Personal information
- Full name: Tom David Fray
- Born: 20 September 1979 (age 46) Epping, Essex, England
- Batting: Right-handed

Domestic team information
- 1997–2006: Berkshire

Career statistics
| Competition | LA |
| Matches | 6 |
| Runs scored | 128 |
| Batting average | 25.60 |
| 100s/50s | –/1 |
| Top score | 87* |
| Balls bowled | – |
| Wickets | – |
| Bowling average | – |
| 5 wickets in innings | – |
| 10 wickets in match | – |
| Best bowling | – |
| Catches/stumpings | 4/– |
- Source: Cricinfo, 24 September 2010

= Tom Fray =

English cricketer

Tom David Fray (born 20 September 1979) is an English cricketer. Fray is a right-handed batsman. He was born at Epping, Essex.

Fray made his Minor Counties Championship debut for Berkshire in 1997 against Cheshire. From 1997 to 2006, he represented the county in 30 Minor Counties Championship matches, the last of which came in the 2006 Championship when Berkshire played Cheshire. Fray also played in the MCCA Knockout Trophy for Berkshire.
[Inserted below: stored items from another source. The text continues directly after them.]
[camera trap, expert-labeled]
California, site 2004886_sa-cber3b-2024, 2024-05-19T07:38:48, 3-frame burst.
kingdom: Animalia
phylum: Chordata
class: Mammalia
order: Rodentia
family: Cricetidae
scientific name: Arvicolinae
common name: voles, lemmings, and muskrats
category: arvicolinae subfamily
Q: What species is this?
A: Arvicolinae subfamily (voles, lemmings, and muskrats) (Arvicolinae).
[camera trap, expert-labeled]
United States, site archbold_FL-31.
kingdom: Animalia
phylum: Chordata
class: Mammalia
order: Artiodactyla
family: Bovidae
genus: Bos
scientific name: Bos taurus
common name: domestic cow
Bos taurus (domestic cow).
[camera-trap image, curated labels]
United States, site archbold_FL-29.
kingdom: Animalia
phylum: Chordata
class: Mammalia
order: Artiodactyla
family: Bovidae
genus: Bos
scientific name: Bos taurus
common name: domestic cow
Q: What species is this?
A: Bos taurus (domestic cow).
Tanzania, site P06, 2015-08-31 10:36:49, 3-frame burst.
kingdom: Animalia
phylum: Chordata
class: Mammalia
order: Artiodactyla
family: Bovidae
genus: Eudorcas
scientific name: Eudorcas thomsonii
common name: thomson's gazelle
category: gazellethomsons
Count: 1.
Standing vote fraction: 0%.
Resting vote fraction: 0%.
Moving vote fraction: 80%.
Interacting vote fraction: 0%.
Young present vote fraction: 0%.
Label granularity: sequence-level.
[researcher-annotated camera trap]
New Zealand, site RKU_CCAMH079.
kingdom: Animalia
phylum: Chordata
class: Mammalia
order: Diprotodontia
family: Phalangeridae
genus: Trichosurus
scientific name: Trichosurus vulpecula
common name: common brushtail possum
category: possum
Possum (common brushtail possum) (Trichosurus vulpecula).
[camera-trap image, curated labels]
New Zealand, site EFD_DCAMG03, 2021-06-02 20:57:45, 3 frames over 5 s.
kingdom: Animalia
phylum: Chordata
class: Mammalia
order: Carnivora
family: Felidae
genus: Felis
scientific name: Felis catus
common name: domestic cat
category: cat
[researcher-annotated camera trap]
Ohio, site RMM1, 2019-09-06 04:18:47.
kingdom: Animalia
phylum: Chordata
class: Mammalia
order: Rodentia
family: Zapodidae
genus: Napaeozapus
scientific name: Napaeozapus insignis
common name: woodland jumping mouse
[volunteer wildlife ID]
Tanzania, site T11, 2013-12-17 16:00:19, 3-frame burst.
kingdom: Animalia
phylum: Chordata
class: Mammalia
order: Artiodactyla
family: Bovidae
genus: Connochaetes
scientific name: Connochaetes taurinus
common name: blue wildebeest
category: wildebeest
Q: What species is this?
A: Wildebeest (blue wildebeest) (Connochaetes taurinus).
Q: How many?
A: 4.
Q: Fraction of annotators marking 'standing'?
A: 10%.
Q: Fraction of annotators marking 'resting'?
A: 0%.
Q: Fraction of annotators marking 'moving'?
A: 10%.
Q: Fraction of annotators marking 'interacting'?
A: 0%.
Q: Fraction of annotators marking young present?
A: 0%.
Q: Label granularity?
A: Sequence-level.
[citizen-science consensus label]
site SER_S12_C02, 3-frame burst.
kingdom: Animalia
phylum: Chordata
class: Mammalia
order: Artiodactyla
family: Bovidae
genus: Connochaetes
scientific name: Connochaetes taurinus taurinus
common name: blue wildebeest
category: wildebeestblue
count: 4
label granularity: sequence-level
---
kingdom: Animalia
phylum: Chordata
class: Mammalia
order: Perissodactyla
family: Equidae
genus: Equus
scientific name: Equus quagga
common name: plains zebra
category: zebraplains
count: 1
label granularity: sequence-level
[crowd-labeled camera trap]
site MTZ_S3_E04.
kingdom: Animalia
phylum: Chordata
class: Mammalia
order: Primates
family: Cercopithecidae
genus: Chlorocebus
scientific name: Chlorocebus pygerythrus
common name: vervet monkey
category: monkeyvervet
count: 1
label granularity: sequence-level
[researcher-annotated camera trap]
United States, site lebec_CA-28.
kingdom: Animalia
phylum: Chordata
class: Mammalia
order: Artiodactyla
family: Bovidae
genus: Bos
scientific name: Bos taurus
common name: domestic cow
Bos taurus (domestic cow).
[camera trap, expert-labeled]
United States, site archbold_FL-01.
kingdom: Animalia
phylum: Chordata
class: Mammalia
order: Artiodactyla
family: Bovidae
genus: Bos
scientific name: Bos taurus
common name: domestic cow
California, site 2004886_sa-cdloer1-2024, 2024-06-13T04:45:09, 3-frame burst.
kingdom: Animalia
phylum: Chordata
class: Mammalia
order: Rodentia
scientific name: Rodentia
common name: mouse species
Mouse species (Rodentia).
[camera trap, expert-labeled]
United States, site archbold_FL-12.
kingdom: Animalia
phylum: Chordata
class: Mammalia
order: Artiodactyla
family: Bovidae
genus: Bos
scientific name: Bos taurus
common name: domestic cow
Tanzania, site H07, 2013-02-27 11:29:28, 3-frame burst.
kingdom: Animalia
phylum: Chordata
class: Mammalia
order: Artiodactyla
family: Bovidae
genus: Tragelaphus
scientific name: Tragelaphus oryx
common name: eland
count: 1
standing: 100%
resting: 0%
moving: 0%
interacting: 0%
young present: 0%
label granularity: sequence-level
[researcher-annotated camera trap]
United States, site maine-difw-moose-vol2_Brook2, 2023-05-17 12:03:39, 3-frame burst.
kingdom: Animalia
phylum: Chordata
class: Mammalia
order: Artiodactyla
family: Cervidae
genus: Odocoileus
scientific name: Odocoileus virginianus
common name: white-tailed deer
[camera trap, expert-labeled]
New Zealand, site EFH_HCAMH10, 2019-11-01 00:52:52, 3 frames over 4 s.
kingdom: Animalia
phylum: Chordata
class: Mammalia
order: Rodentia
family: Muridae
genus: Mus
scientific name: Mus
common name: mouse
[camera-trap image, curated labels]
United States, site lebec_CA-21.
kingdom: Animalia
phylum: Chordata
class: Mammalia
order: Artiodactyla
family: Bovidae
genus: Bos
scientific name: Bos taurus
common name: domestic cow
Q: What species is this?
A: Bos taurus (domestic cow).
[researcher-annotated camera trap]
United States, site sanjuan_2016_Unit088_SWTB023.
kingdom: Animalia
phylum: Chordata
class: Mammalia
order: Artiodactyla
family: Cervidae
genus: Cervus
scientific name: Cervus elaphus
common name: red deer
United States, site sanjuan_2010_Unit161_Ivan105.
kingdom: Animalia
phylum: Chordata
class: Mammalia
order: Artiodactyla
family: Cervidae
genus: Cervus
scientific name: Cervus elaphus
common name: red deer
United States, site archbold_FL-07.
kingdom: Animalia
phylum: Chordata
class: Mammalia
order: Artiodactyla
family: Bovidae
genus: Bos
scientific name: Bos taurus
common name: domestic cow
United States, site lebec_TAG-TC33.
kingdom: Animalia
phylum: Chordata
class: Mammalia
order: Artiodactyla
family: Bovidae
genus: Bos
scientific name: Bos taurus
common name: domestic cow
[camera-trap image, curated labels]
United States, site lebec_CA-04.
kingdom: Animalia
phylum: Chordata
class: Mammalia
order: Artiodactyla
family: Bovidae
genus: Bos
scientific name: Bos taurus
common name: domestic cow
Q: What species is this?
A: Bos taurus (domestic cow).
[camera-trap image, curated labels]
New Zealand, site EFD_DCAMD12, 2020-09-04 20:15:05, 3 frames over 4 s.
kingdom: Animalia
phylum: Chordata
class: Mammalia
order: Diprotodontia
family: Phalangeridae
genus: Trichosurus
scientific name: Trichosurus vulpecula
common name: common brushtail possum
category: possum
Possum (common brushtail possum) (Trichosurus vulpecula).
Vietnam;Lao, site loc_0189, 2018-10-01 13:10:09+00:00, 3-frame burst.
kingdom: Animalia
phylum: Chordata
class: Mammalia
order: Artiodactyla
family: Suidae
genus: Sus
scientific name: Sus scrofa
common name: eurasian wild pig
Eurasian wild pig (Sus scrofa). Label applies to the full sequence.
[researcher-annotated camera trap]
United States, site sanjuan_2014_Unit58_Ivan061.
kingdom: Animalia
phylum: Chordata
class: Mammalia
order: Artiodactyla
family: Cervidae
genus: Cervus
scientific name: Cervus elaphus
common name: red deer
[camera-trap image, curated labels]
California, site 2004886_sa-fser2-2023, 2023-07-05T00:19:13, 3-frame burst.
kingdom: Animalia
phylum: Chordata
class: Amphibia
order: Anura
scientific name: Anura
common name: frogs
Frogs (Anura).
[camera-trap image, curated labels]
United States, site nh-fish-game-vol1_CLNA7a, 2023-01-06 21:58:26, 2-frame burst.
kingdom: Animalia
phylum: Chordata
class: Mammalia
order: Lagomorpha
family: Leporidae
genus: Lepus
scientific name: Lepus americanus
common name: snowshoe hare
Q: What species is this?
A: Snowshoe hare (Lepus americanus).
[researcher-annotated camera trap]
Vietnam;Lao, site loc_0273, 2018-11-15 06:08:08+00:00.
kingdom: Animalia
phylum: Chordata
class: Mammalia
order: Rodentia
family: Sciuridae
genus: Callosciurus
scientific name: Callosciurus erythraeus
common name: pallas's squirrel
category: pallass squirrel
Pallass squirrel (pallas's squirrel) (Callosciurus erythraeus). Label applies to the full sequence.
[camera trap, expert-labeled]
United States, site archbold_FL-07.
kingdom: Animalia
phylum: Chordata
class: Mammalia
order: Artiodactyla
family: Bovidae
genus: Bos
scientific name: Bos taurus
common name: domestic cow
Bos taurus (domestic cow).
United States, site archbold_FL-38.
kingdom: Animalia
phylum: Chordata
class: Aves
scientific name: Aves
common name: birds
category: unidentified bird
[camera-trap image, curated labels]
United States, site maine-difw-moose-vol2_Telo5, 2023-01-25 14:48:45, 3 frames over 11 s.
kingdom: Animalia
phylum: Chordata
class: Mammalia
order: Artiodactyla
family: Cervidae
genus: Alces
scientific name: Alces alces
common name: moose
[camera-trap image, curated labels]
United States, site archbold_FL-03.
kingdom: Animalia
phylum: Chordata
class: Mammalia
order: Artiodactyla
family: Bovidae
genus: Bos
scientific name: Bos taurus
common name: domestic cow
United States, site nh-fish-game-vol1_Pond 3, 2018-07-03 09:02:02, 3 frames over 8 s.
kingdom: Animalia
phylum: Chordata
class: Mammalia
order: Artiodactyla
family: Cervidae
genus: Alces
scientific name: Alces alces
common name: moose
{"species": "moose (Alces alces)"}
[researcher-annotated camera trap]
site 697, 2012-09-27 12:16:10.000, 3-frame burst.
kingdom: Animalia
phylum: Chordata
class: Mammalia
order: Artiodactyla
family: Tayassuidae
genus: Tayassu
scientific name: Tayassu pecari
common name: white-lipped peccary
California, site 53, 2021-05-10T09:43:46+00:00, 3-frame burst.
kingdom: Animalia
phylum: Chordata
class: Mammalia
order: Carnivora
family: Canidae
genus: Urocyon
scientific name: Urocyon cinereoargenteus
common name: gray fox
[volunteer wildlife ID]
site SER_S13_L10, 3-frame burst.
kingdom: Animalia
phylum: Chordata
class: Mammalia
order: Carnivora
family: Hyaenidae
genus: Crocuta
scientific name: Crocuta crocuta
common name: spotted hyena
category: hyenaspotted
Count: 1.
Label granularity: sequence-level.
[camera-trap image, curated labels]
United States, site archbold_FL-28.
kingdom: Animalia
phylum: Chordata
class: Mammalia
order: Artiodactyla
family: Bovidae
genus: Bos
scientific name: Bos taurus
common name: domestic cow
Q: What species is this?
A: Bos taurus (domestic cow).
His debut in that competition came in 1998 when Berkshire played the Sussex Cricket Board. From 1998 to 2005, he represented the county in 15 Trophy matches, the last of which came when Berkshire played Norfolk in the 2005 MCCA Knockout Trophy.

Additionally, he also played List-A matches for Berkshire. His List-A debut for the county came against the Warwickshire in the 1999 NatWest Trophy. From 1999 to 2005, he represented the county in 6 matches, with his final List-A match coming when Berkshire played Gloucestershire in the 2005 Cheltenham & Gloucester Trophy at the Sonning Lane, Reading. In his 6 matches, he scored 128 runs at a batting average of 25.60, with a single half century high score of 87*. In the field he took 4 catches.